My sophomore year is quickly coming to an end, and with this I have began the process of the terrifying and thrilling house search. Six months ago I could only dream about the process and very easily skim over the reality of living in a house which my parents did not also reside. Can I really be old enough to make this decision? Signing the lease in next few days will be one of the first legal documents which I will be bound to with complete independence. I can not explain the absolute terror of so much responsibility.

But I will admit that with this heavy burden of bills that I can not possibly yet comprehend, I am also discovering the joy of having a key in my own name.
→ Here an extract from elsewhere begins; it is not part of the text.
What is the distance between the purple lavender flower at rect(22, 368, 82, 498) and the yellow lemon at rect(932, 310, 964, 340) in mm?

I have not yet filed my taxes, but have somehow managed to secure a house that will place me in the category of Adult.

With this new freedom, I have begun to search through various thrift stores, garage sales, and antique shops for items to fill my house which I have appropriately christened "Little" (it’s quite a small house). On one of these searches, I discovered a deceivingly enormous Antique Emporium tucked away at the corner of a strip mall. Walking inside gave me the feeling of inertia, with an endless expanse of aisles cluttered with uniquely displayed treasures. I was absolutely, irrevocably astounded by the amount of "things" with which I was confronted. In one corner I picked up a cigar box stuffed with gloves, each with distinct styles to portray their decade. Some were off white lace, dainty and frail, one pair deep crimson leather with the words MADE IN ITALY fashionably printed on the cuff. I pulled this particular pair onto my hands and felt a sudden realization that all of the antiques surrounding me had a history, they each stored secrets and character. I also noticed that if I chose to purchase anything in the Emporium my bank account would whine tremendously.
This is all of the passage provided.